Source data
_ _ _ _

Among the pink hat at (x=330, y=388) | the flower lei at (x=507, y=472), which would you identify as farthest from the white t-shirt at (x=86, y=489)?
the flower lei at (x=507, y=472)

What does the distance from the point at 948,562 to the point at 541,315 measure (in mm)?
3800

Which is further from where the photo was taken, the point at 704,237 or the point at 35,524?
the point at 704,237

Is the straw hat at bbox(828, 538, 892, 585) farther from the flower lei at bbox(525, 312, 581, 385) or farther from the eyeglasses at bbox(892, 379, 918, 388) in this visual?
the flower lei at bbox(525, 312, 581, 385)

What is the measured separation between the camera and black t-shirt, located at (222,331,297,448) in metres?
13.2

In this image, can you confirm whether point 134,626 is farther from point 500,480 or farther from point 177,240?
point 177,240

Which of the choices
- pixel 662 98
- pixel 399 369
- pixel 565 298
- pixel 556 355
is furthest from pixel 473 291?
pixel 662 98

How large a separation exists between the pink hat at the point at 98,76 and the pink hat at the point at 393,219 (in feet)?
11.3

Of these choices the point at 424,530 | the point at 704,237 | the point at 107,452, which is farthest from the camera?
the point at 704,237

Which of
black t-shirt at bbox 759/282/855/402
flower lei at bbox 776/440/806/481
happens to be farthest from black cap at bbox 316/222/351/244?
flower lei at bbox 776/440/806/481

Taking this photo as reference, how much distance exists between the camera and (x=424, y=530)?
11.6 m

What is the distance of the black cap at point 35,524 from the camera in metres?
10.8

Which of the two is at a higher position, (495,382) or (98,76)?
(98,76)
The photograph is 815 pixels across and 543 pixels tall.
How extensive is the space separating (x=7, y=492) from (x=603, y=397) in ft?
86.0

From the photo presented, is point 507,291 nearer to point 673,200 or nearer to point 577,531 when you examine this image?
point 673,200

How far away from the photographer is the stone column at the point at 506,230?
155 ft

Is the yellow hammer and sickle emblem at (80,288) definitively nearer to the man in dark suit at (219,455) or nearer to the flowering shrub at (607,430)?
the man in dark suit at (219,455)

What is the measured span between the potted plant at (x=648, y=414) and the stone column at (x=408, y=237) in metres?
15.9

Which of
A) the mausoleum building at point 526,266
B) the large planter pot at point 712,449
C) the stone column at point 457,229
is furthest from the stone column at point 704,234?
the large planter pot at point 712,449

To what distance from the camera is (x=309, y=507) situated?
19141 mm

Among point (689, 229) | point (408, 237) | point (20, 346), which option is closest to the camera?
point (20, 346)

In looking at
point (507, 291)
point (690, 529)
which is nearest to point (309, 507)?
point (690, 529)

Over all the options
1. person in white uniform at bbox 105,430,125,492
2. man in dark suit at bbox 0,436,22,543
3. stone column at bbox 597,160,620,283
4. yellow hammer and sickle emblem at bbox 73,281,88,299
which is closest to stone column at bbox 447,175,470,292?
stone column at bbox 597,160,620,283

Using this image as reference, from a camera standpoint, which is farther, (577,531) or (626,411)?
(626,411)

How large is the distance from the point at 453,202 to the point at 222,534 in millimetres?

_ _ _ _

* _STATED GOAL_: Rewrite the data from the line with "Which of the two" through the end, changing "mausoleum building" to "memorial hall" and leaving everything else as it is.

* _WRITTEN ANSWER_:
Which of the two is at a higher position, (495,382) or (98,76)?
(98,76)
The photograph is 815 pixels across and 543 pixels tall.
How extensive is the space separating (x=7, y=492) from (x=603, y=397) in ft?
86.0

From the photo presented, is point 507,291 nearer to point 673,200 or nearer to point 577,531 when you examine this image?
point 673,200

How far away from the photographer is the stone column at the point at 506,230?
155 ft

Is the yellow hammer and sickle emblem at (80,288) definitively nearer to the man in dark suit at (219,455) or nearer to the flowering shrub at (607,430)?
the man in dark suit at (219,455)

What is the measured span between the potted plant at (x=648, y=414) and the stone column at (x=408, y=237) in metres?
15.9

Which of
A) the memorial hall at point 526,266
B) the large planter pot at point 712,449
C) the stone column at point 457,229
is furthest from the stone column at point 704,234?
the large planter pot at point 712,449

To what distance from the camera is (x=309, y=507) situated?
19141 mm

Among point (689, 229) | point (408, 237) | point (20, 346), which option is closest to the camera?
point (20, 346)

In looking at
point (507, 291)
point (690, 529)
which is nearest to point (309, 507)?
point (690, 529)

Over all the options
1. person in white uniform at bbox 105,430,125,492
2. man in dark suit at bbox 0,436,22,543
3. stone column at bbox 597,160,620,283
4. yellow hammer and sickle emblem at bbox 73,281,88,299
which is closest to stone column at bbox 447,175,470,292?
stone column at bbox 597,160,620,283

Using this image as reference, from a camera standpoint, which is farther, (577,531) or (626,411)?
(626,411)

How large is the distance from the point at 453,202 to the point at 222,534 in millimetres?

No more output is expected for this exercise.